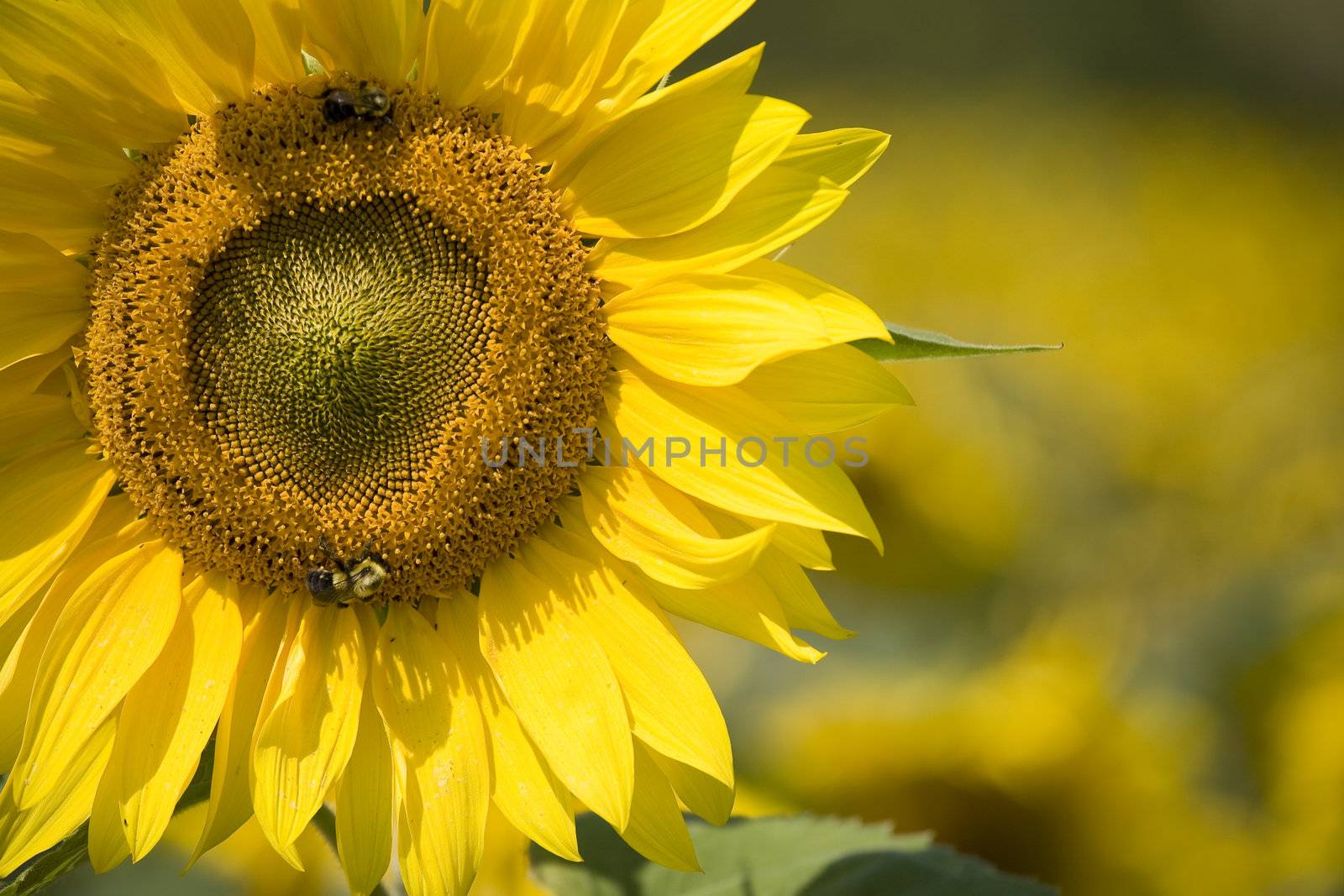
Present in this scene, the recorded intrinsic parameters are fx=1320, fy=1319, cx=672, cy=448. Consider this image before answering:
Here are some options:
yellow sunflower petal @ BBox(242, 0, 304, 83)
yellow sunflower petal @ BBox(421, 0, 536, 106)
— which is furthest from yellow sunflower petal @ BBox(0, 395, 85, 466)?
# # #
• [REQUIRED TASK] Reproduce the items above, swapping every occurrence of "yellow sunflower petal" for "golden flower petal" and leaving all other text unchanged. Omit the pictures.

• [COMPLETE ANSWER]
Present in this scene, the recorded intrinsic parameters are fx=1320, fy=1319, cx=672, cy=448. Consider this image before answering:
Here are some options:
golden flower petal @ BBox(242, 0, 304, 83)
golden flower petal @ BBox(421, 0, 536, 106)
— which is furthest from golden flower petal @ BBox(0, 395, 85, 466)?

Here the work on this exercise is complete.